George merupakan pria berkulit hitam yang tewas setelah dibekuk oleh Derek Chauvin, polisi Minneapolis kulit putih, pada Senin (25/5/2020) lalu.

Lebih dari sepekan also unjuk rasa itu dilakukan. Ratusan ribu warga AS turun ke jalan menyerukan keadilan bagi Floyd. Unjuk rasa yang awalnya berlangsung damai, berujung rusuh dengan aksi kekerasan.

Beragam respon ditunjukkan polisi Paman Sam dalam menghadapi aksi tersebut. Mulai dari tindakan represif, hingga tindakan bersahabat dengan meminta maaf kepada peserta aksi atas kesalahan rekan sejawat mereka.

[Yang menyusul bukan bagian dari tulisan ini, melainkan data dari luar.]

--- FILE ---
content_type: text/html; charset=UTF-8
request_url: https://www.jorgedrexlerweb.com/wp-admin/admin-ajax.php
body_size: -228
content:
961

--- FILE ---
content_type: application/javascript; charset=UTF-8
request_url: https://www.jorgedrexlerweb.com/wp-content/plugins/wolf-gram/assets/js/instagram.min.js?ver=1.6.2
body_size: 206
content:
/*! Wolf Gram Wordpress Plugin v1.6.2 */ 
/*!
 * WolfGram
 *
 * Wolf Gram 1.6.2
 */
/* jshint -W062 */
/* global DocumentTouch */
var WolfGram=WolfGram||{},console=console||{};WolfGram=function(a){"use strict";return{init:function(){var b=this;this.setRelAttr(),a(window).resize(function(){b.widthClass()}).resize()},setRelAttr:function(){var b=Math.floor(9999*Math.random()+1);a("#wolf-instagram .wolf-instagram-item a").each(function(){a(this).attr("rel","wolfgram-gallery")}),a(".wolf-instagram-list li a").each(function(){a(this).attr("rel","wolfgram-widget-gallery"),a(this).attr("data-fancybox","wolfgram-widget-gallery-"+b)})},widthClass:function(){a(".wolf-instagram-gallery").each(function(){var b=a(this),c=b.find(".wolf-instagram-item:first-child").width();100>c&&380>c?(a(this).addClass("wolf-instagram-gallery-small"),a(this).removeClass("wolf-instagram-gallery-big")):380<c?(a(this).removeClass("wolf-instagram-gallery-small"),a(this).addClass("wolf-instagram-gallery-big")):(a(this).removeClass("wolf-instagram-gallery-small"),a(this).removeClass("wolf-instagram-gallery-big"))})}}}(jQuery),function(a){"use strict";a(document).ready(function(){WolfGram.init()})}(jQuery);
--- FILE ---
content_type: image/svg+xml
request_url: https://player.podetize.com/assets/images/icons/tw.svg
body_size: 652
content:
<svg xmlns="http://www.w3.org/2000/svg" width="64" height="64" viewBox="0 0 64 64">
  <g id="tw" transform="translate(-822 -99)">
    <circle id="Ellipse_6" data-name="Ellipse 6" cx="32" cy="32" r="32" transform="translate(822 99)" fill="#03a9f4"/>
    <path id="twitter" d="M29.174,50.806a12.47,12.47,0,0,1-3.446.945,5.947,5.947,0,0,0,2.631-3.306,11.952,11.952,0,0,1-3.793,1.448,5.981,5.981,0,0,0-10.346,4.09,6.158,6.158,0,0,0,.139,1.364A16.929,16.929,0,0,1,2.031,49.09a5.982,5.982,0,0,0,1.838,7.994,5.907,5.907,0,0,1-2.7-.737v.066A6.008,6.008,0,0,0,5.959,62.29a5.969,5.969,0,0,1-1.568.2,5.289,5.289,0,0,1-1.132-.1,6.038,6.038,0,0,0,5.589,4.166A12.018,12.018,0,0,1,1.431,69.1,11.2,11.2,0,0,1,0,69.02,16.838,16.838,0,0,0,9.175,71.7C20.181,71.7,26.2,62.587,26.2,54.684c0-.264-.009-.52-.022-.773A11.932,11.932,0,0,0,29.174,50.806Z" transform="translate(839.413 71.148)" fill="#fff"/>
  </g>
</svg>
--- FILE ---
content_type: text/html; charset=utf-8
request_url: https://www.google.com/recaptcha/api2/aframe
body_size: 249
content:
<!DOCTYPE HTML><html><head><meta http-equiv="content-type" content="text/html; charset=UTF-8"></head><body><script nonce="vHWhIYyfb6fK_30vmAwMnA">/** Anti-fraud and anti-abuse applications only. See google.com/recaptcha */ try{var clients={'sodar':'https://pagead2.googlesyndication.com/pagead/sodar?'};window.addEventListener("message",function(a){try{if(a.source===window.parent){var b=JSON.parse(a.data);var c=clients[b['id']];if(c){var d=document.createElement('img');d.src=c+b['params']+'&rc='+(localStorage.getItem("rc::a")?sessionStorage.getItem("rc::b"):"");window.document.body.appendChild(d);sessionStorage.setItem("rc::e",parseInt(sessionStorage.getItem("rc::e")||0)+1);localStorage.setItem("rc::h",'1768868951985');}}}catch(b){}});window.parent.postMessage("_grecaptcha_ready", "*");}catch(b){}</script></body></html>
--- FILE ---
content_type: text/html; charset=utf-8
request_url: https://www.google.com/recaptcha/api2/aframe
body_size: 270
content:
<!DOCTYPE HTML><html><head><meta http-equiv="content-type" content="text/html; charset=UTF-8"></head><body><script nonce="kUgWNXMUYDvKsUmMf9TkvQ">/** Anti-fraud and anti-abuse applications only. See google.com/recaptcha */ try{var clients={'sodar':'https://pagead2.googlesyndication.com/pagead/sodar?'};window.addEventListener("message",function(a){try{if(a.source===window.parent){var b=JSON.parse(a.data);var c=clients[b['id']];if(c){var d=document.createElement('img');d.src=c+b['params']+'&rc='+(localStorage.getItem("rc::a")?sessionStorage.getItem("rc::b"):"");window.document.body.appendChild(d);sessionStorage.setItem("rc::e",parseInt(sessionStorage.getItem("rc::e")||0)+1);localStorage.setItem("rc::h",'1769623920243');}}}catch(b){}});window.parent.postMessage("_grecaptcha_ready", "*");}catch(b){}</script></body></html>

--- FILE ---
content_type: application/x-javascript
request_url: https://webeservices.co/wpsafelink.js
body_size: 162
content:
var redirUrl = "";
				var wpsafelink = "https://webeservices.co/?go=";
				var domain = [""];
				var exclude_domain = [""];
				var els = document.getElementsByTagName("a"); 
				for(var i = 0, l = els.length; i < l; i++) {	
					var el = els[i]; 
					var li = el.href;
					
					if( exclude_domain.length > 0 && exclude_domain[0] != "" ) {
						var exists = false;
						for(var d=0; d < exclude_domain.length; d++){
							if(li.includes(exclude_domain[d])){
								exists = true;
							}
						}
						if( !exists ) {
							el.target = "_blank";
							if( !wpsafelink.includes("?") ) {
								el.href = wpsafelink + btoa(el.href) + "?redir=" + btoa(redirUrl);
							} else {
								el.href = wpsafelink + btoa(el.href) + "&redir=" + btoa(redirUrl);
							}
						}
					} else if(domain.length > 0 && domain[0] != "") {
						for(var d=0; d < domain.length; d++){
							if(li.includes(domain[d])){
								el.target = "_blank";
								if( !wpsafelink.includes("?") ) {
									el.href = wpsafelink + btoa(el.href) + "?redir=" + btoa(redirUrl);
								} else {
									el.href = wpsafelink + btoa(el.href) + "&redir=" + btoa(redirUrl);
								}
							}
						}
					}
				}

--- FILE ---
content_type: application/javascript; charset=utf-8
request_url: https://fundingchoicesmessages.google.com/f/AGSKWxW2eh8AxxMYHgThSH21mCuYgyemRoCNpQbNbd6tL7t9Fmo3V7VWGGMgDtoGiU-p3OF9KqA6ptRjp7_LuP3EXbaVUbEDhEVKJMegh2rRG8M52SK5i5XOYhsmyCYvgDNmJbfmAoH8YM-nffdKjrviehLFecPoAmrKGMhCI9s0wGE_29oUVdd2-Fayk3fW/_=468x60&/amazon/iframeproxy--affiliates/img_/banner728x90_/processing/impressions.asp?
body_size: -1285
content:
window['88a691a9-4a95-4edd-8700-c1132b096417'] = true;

Sejauh ini, aksi telah memakan banyak korban jiwa. Termasuk beberapa toko yang dijarah oleh beberapa oportunis. Tercatat toko-toko ternama seperti Nike, Apple, Starbuck dan lainnya menjadi korban tindakan tidak bertanggung jawab ini.

Aksi solidaritas itu juga terjadi di Jepang, Perancis, New Zeland dan Inggris. Bahkan klub sepakbola Liverpool mengunggah foto mereka melakukan tindakan berlutut, saat sebelum mereka memulai sesi latihan.

Akai kekerasan polisi di Amerika itu membuat perusahaan teknologi untuk menyuarakan dukungan mereka kepada George dan pria berkulit hitam lainnya.

Twitter misalnya, sebagai bentuk protes atas peristiwa rasialisme tersebut, akun resmi platform jejaring sosial itu mengubah foto profil miliknya dari semula burung berwarna biru menjadi hitam.

Twitter

Tak hanya itu, Twitter beserta perusahaan saluran TV, seperti HBO, TBS, dan TNT, turut mengubah bio akun Twitter mereka dengan tagar #BlackLivesMatter.

Adapun Netflix, Amazon Studios, Hulu, Starz, Quibi, dan Twitch juga menyuarakan aksi dukungan anti-rasialisme lewat pengumuman yang diunggah melalui akun resmi Twitter milik mereka.

Dengan mendunianya aksi tersebut, apakah mungkin unjuk rasa ini akan terjadi di Indonesia?